El escenógrafo, pintor y dibujante escocés, que debutaba en el Royal Ballet hace cuatro décadas precisamente con esta producción, subrayó el contraste entre el primer acto, rural y luminoso, y el segundo, ese bosque nocturno y fantasmal donde aparecen las Wilis, espíritus de doncellas que murieron despechadas y que buscan vengarse de los hombres. La trayectoria de MacFarlane en la capital inglesa continuaría de la mano de David McVicar (‘La flauta mágica’), Willy Decker (‘Peter Grimes’) y Liam Scarlett, con quien alzó el Benois de la Danse por sus diseños en 2017 (‘Hummingbird’) y 2019 (‘Swan Lake’).

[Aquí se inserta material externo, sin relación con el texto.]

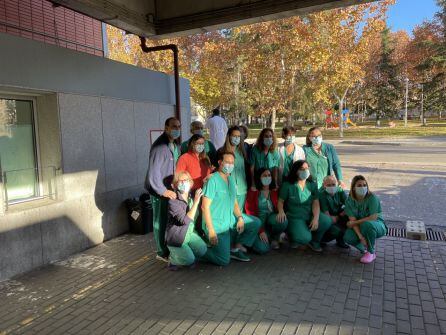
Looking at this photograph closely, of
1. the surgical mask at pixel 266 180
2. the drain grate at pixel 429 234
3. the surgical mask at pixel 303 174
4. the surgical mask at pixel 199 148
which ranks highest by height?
the surgical mask at pixel 199 148

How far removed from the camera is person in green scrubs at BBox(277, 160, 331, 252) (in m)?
5.37

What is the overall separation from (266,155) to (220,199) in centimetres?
122

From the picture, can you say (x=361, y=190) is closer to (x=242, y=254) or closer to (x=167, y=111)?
(x=242, y=254)

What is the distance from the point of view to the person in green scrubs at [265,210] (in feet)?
17.9

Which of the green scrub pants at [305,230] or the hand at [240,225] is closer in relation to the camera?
the hand at [240,225]

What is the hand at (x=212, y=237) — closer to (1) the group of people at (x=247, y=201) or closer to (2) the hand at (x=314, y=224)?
(1) the group of people at (x=247, y=201)

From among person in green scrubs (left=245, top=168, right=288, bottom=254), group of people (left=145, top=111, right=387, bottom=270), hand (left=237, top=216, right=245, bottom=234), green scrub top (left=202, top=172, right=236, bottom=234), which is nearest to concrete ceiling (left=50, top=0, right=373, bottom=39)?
group of people (left=145, top=111, right=387, bottom=270)

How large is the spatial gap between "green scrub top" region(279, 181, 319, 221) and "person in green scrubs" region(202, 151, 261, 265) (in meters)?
0.72

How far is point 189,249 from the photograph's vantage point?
4887 millimetres

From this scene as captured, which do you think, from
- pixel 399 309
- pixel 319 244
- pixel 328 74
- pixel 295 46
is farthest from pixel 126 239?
pixel 328 74

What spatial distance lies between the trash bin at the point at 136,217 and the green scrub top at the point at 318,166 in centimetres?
296

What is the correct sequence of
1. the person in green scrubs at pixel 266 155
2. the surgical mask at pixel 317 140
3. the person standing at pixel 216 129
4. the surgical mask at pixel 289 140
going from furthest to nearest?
the person standing at pixel 216 129 → the surgical mask at pixel 289 140 → the surgical mask at pixel 317 140 → the person in green scrubs at pixel 266 155

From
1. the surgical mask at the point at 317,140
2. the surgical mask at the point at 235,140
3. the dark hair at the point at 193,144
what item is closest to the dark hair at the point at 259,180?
the surgical mask at the point at 235,140

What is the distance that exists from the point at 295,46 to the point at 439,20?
22.6 meters
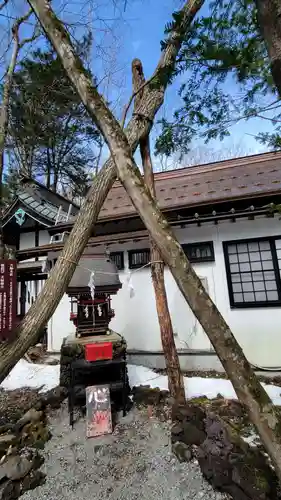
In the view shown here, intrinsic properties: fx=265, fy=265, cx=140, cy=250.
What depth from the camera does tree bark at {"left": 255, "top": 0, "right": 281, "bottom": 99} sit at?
1.96 metres

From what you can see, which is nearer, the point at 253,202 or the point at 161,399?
the point at 161,399

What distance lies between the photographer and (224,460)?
2.99 metres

El sábado 7 de marzo a las 18:00 horas el público leonés podrá disfrutar de ‘Giselle’ en las salas de Cines Van Gogh, en una retransmisión del directo del 3 de marzo de esta misma semana. La producción, con más de 550 funciones a sus espaldas, destaca por su claridad narrativa y cuidado por el detalle, así como por su exigencia interpretativa para los bailarines y para la orquesta. Aquí la comanda un especialista en danza, el estonio Vello Pähn (Tallin, 1958), colaborador de Nureyev, Neumeier o Béjart.
‘Giselle’, considerado el ballet romántico por antonomasia, se estrenó en París en 1841. Para comprender su trascendencia, tengamos en cuenta que anteriormente todos los ballets hablaban de dioses del Olimpo -siempre encarnados por hombres-, y que el vestuario era pesado y formal. Aquí, en cambio, había personajes reales, fuerzas sobrenaturales, una mujer como protagonista y un conjunto de tutús blancos. No era el primer ballet-blanc de la historia: ese honor corresponde a ‘La sílfide’, de Filippo Taglioni, que el libretista -Théophile Gautier- vio en directo, y cuyas ideas continuó en ‘Giselle’. Por ejemplo, ese espíritu femenino en puntas y con falda corta, que permitía apreciar su trabajo de pies. Al público le asombró su apariencia ligera, etérea, como de otro mundo. Encajaba a la perfección con las escenas sobrenaturales de las Wilis, personajes de las leyendas centroeuropeas que había recogido Heinrich Heine en ‘Über Deutschland’ (1837) y luego plasmó Gautier, a su vez inspirado en unos versos de Victor Hugo (‘Fantômes’).
De la coreografía se encargaron Jean Coralli, maestro de la Ópera de París, y Jules Perrot, que se mudó más adelante a San Petersburgo. Allí conocería a Marius Petipa (‘La bella durmiente’), quien revisaría Giselle para los Teatros Imperiales entre 1884 y 1903. Su versión ha sido el punto de partida de la mayoría de las que siguieron, entre ellas las de Ratmanski, Gorsky, Lavrovsky o el mismo Peter Wright.
En cuanto a la partitura, fue mérito del francés Adolphe Adam (1803-1856), primer compositor en escribir específicamente para la danza; antes, el género recurría a pastiches de obras existentes. Profesor de Léo Delibes y autor de medio centenar de óperas, tenía talento no solo para las melodías cantables y emotivas (propias de Bellini o Chopin) y para los leitmotive, que aluden a personajes e ideas, sino también para la orquestación, muy refinada. Así, supo diferenciar entre ambientes, como el mundo folclórico de los campesinos y la inquietante atmósfera del bosque. El lamento del corno inglés, tan nostálgico, parece el Chaikovski de ‘El lago de los cisnes’.